Porque o velho muito muito velho, era um velho muito muito velho, mesmo. E a pobreza inicial, é o ponto de acordo e encontro simétrico da pobreza final. Mas há um detalhe neste dia a seguir ao dia que não foi. E o dia em que está, a seguir ao outro, é o dia de estrear o fato novo, velho de tantos anos, quase, como de habitar esta terra ao lado. Da outra que deixou de ser a dele, ainda antes de vir, e que nunca foi bem dele a mais do que a decisão de ser. Hoje, pela primeira fez, era, e festejada de fato novo. Velho de tantos anos como anos tinha de habitante do território. E agora residente. Como desde o primeiro dia mesmo sem cartão. Viver e habitar, faz-se à margem.

Chega à Praia Grande. Avança como se não os visse já por ali, os companheiros de jogo, com tabuleiros de acolher momentos, pássaros verdes nas gaiolas a iludir a prisão com uma paisagem de fundo. Segue vagarosamente até à Meia Laranja. Só para o tempo passar um pouco mais e volta. Senta-se na ampla curva do muro como tantas outras vezes. Naquilo que ainda é o muro como foi. A debruar as águas do rio tornado longe.

Senta-se na ampla curva e lembra-se vagamente daquela outra curva de uma nuca que acolhia águas dinâmicas e sonhos de revolução. Um perfil de olhos vivos e incisivos sobre os seus. Mas a curva de uma amurada baixa é agora cega como a curvatura daquela nuca e daqueles olhos que já não cruzam os seus como este muro não afaga as águas de outro tempo. E, no entanto, mais adiante os companheiros das peças de jogo e do tabuleiro sempre a acolher momentos.

O sol discreto rompe a névoa de um dia a adivinhar-se húmido. Muito claro, como prata nova. Contempla a paisagem familiar, a cimentar raízes. Antes de avançar os bons dias, o já comeu. E ele, o homem velho muito velho, tem ainda de cumprir para consigo, voltar atrás, à ruela que sobe da baia, e comer a canja sonhada, para poder responder hoje sinceramente que sim.

E volta depois a descer a rua, e ao silêncio partilhado de amigos de muitos anos. Ao muro, ao jogo sereno de entreter o tempo. Às árvores de raízes aéreas que sobram numa marginal de que já só estes velhos são legítima orla de cidade, ou memória. Às águas recuadas pela voracidade de um bicho cidade que regurgita terra sem descanso e à memória das outras águas planas a lamber o muro sem ruído.

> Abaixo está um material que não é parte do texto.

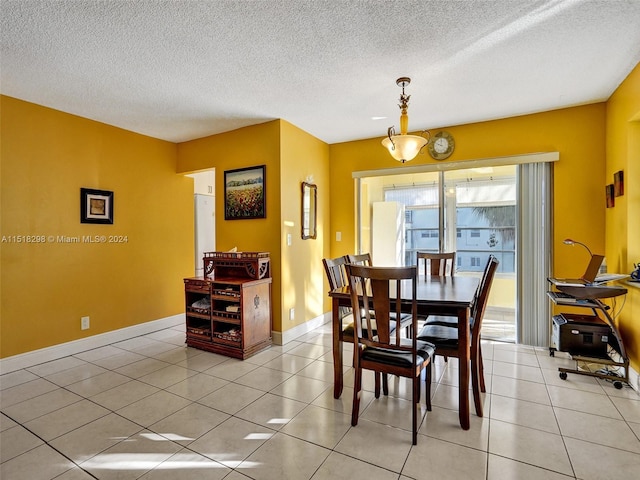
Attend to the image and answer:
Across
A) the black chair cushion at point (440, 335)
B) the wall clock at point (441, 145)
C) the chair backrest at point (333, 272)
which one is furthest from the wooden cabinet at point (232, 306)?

Aos velhos muito velhos como ele. Nem todos já ali, os amigos. Os anos, sim, na memória talhada em cada ruga.

Talvez a liberdade fosse afinal uma segunda natureza que não fora previamente sentida estrutural a esse ponto.

E sente-se familiarmente em casa. Como se acabado de chegar.

A uma história que poderia ser somente a de um espelho, macerado de oxidações e tempo, com a moldura de uma cidade.

E esta, continua para lá do conto. Neste, é o fim.